Catering to your kid's obsessions: How much is too much?


I've been planning a birthday party for Max at an art studio, complete with purple craft projects, a table of purple shaving cream, and other purple wonders. Plus, of course, a Cars 2 ice-cream cake. As we've emailed about the event, the coordinator's come to understand just how deep Max's purple passion runs. "Now I'm wondering if it will be a problem for Max if his friends take home their purple projects," she emailed me yesterday.

Um, yeah. It would be a problem. Max would have a giant purple meltdown. He thinks purple is his color, and his alone. If we're talking with someone and I mention that Max likes purple and the other person says "I love purple, too!" Max will say "Noooooo!" And then, as his Official Spokesperson, I will explain that Max likes to be the only person in the room who loves purple, and perhaps they have another color they like?

The exchange with the art studio staffer did make me wonder about whether I give in too much to Max's obsessions. Like the way we'd only go to restaurants that served spaghetti when he was in his spaghetti phase, and how we went through car washes two or three times in a row when he was in his car wash phase. Or how he only wants to sit in corner tables at places, and so we do. Or how when we're driving on a highway, he'll insist on being in the right lane and we'll switch to it. Or how we'll let him watch the same Cars scene on YouTube 10, maybe 20 times in a row.

Of course, sometimes we center life around Max out of necessity. We know we can't go to certain events where there will be crowds and noise, which unnerve Max. We're planning a winter vacation right now and this one restaurant sounds awesome but they ring cowbells between courses and it's a super-busy place, so we can't check it out. And that's perfectly OK—there are other restaurants to visit, other activities to do.

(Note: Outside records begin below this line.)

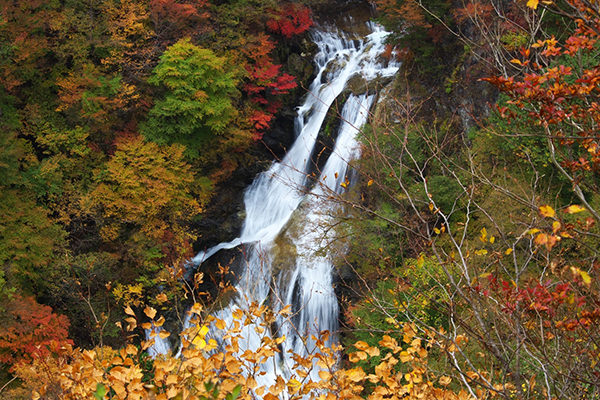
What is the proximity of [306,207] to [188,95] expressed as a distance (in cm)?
499

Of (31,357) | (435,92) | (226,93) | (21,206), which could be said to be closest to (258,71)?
(226,93)

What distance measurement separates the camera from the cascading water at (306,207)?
11430mm

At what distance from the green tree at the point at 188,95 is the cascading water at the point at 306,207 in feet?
8.80

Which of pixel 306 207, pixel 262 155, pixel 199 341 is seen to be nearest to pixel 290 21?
pixel 262 155

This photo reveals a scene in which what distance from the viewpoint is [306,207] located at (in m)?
13.9

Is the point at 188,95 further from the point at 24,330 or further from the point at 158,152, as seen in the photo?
the point at 24,330

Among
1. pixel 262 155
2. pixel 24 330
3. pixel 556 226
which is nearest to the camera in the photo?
pixel 556 226

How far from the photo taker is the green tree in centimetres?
1244

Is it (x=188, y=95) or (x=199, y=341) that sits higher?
(x=188, y=95)

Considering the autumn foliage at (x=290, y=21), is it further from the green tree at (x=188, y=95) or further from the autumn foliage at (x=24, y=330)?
the autumn foliage at (x=24, y=330)

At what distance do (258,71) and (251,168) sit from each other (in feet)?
11.0

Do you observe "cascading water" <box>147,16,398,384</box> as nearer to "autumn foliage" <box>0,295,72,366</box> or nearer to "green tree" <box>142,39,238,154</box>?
"autumn foliage" <box>0,295,72,366</box>

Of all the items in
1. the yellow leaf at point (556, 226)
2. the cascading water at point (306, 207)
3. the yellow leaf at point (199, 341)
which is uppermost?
the yellow leaf at point (556, 226)

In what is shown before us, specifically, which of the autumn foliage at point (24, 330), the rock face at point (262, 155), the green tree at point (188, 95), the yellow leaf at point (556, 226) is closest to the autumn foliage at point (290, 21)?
the rock face at point (262, 155)
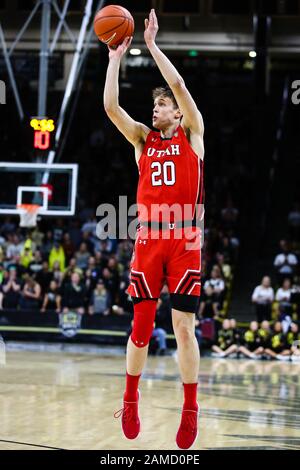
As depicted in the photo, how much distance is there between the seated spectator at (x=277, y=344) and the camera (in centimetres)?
→ 1755

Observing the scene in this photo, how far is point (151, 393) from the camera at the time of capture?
1129 centimetres

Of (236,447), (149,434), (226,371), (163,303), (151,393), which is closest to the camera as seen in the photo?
(236,447)

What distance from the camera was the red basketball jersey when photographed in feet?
21.0

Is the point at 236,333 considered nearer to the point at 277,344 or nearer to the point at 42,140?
A: the point at 277,344

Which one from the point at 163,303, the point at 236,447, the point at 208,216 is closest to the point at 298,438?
the point at 236,447

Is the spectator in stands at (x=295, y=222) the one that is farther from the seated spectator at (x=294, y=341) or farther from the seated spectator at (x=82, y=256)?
the seated spectator at (x=82, y=256)

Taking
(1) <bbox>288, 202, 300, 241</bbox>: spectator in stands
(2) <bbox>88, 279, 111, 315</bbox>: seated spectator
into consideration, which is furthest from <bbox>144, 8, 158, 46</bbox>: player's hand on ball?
(1) <bbox>288, 202, 300, 241</bbox>: spectator in stands

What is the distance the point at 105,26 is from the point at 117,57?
0.31 meters

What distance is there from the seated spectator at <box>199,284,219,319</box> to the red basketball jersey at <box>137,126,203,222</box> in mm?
12031

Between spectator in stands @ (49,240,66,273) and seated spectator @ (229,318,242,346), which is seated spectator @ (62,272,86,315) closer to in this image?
spectator in stands @ (49,240,66,273)

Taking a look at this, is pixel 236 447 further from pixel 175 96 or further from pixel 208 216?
pixel 208 216

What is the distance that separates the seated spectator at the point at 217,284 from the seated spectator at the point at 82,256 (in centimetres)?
294

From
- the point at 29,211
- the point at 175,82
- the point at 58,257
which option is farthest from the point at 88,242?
the point at 175,82

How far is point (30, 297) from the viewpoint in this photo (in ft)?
62.3
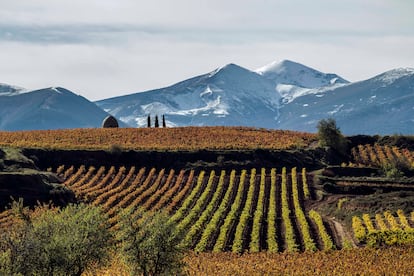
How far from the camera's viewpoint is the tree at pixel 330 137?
4791 inches

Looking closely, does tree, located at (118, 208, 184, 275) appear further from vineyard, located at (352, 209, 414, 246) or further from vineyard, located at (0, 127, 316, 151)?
vineyard, located at (0, 127, 316, 151)

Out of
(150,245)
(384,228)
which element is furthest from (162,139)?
(150,245)

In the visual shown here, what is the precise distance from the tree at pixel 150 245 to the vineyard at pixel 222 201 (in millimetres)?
14700

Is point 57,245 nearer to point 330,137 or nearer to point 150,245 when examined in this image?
point 150,245

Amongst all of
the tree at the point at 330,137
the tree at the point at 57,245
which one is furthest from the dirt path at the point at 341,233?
the tree at the point at 330,137

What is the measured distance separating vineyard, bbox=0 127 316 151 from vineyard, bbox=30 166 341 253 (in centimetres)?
990

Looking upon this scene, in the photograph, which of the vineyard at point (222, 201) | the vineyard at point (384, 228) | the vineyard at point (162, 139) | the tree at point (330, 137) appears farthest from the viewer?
the tree at point (330, 137)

For his art bash this Saturday, though, it's his party and he won't cry if has all the purple he wants to, as the song goes. So I emailed the staffer, "I think only Max should make a purple project, and the other kids can use other colors." And that's the way it will be.

Still, I'm thinking I might need to take a stronger stance on non-birthday events. I do not want Max to grow up thinking the world, purple or not, revolves around him.